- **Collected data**
=== Section Start ===
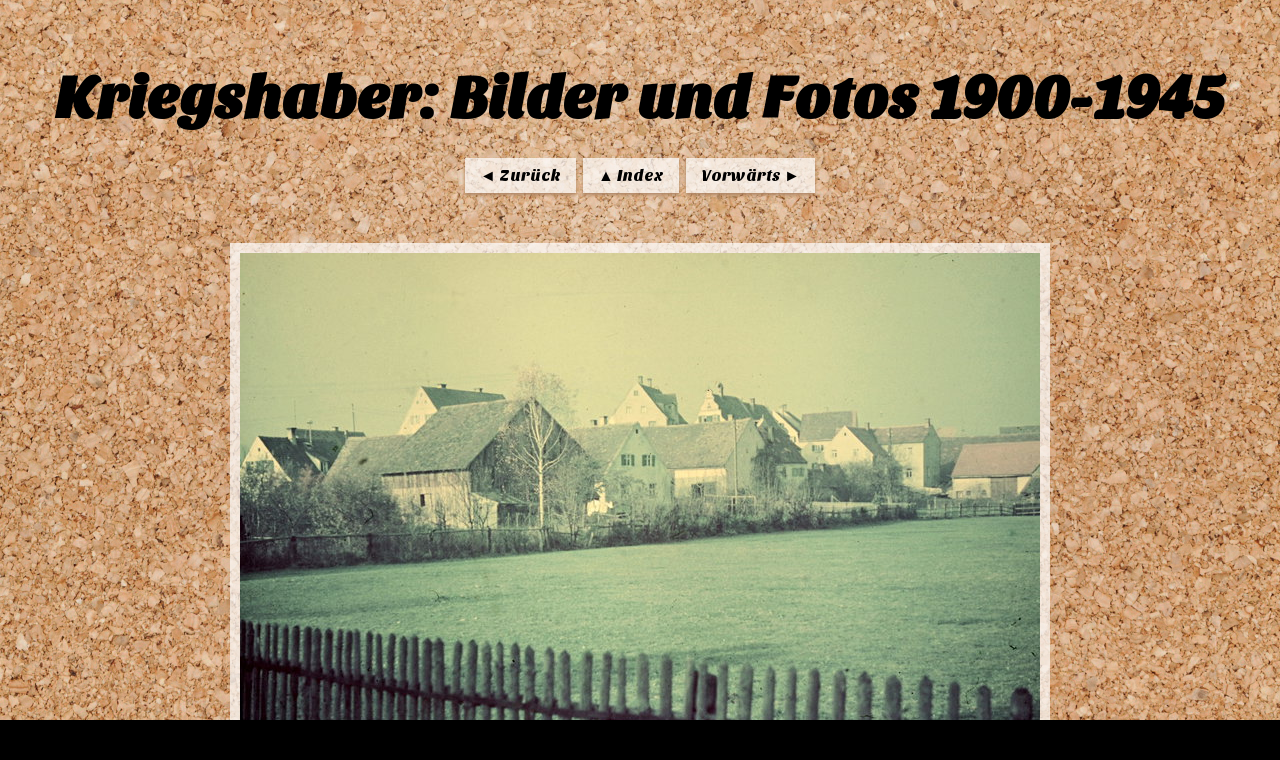

--- FILE ---
content_type: text/html
request_url: https://heinz-wember.de/kriegshaber/pics/Bilder19001945/images/19-Blick%20Markgrafenstr.zum%20Berg1939.htm
body_size: 993
content:
<!doctype html>
<html>
<head>
<meta name="generator" content="Ashampoo Photo Commander 16.1.1">
<meta charset="utf-8">
<title>Kriegshaber: Bilder und Fotos 1900-1945</title>
<style>
		body {
			margin: 0;
			font-family: 'Sansita One',sans-serif;
			font-weight:lighter;
			text-align: center;
			background-color: #000000; /* Hintergrundfarbe für die Seite, vom User wählbar */
			background-image:url('bulletinboard_background.jpg');
			background-size:cover;
			background-position:center top;
			background-attachment:fixed;
			color: #000000; /* Schriftfarbe, vom User wählbar */
			padding-bottom:60px;
		}
		h2 {
			font-size: 60px;
			line-height: 1.3em;
			margin: 60px 0 20px 0;
		}
		h3 {
			font-size: 25px;
			margin: 0 0 40px 0;
		}
		h4 {
			display:inline-block;
			font-size:40px;
			margin:20px 0;
			padding:10px 20px;
		}

		#navigation a {
			position:relative;
			display:inline-block;
			background-color:rgba(255,255,255,0.7);
			text-decoration:none;
			color:black;
			padding:8px 15px;
			margin:0 2px;
			transition:all 0.3s;
			box-shadow:0px 2px 3px #b08868;
		}
			#navigation a:hover {
				background-color:#96db6a;
			}
		#navigation #back {
		}
		#navigation #index {
		}
		#navigation #forward {
		}
		
			
		#bigimage {
			border:10px solid rgba(255,255,255,0.7);
			margin:50px auto;
			max-width:90%;
		}

		#copyright {
			position:fixed;
			bottom:0;
			display: block;
			width:100%;
			background-color:#ffffff;
			font-size:16px;
			font-weight:400;
			padding: 14px 0 14px 0;
			color: #2988cb;
			text-decoration:none;
		}
			#copyright a {
				display: inline-block;
			}
	
	</style>

	<link href='https://fonts.googleapis.com/css?family=Sansita+One' rel='stylesheet' type='text/css'>

</head>

<body>

<h2>Kriegshaber: Bilder und Fotos 1900-1945</h2>
<div id="navigation">
<a href="19b-KUKAKriegshaber1915.htm" id="back">&#9668; Zurück</a>
<a href="../index05.html" id="index">&#9650; Index</a>
<a href="19-EscheBildKriegshaber1.htm" id="forward">Vorwärts &#9658;</a>
</div>
<a href="19-EscheBildKriegshaber1.htm">
<img src="19-Blick Markgrafenstr.zum Berg1939.jpg" id="bigimage">
</a>
<div id="navigation">
<p>19-Blick Markgrafenstr.zum Berg1939.jpg</p>
<p></p>
</div>
</body>
</html>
=== Section End ===
- **Brief**
Repeat each record exactly as shown above, dropping all images.

- **Exercise answer**
--- FILE ---
content_type: text/html
request_url: https://heinz-wember.de/kriegshaber/pics/Bilder19001945/images/19-Blick%20Markgrafenstr.zum%20Berg1939.htm
body_size: 993
content:
<!doctype html>
<html>
<head>
<meta name="generator" content="Ashampoo Photo Commander 16.1.1">
<meta charset="utf-8">
<title>Kriegshaber: Bilder und Fotos 1900-1945</title>
<style>
		body {
			margin: 0;
			font-family: 'Sansita One',sans-serif;
			font-weight:lighter;
			text-align: center;
			background-color: #000000; /* Hintergrundfarbe für die Seite, vom User wählbar */
			background-image:url('bulletinboard_background.jpg');
			background-size:cover;
			background-position:center top;
			background-attachment:fixed;
			color: #000000; /* Schriftfarbe, vom User wählbar */
			padding-bottom:60px;
		}
		h2 {
			font-size: 60px;
			line-height: 1.3em;
			margin: 60px 0 20px 0;
		}
		h3 {
			font-size: 25px;
			margin: 0 0 40px 0;
		}
		h4 {
			display:inline-block;
			font-size:40px;
			margin:20px 0;
			padding:10px 20px;
		}

		#navigation a {
			position:relative;
			display:inline-block;
			background-color:rgba(255,255,255,0.7);
			text-decoration:none;
			color:black;
			padding:8px 15px;
			margin:0 2px;
			transition:all 0.3s;
			box-shadow:0px 2px 3px #b08868;
		}
			#navigation a:hover {
				background-color:#96db6a;
			}
		#navigation #back {
		}
		#navigation #index {
		}
		#navigation #forward {
		}
		
			
		#bigimage {
			border:10px solid rgba(255,255,255,0.7);
			margin:50px auto;
			max-width:90%;
		}

		#copyright {
			position:fixed;
			bottom:0;
			display: block;
			width:100%;
			background-color:#ffffff;
			font-size:16px;
			font-weight:400;
			padding: 14px 0 14px 0;
			color: #2988cb;
			text-decoration:none;
		}
			#copyright a {
				display: inline-block;
			}
	
	</style>

	<link href='https://fonts.googleapis.com/css?family=Sansita+One' rel='stylesheet' type='text/css'>

</head>

<body>

<h2>Kriegshaber: Bilder und Fotos 1900-1945</h2>
<div id="navigation">
<a href="19b-KUKAKriegshaber1915.htm" id="back">&#9668; Zurück</a>
<a href="../index05.html" id="index">&#9650; Index</a>
<a href="19-EscheBildKriegshaber1.htm" id="forward">Vorwärts &#9658;</a>
</div>
<a href="19-EscheBildKriegshaber1.htm">
<img src="19-Blick Markgrafenstr.zum Berg1939.jpg" id="bigimage">
</a>
<div id="navigation">
<p>19-Blick Markgrafenstr.zum Berg1939.jpg</p>
<p></p>
</div>
</body>
</html>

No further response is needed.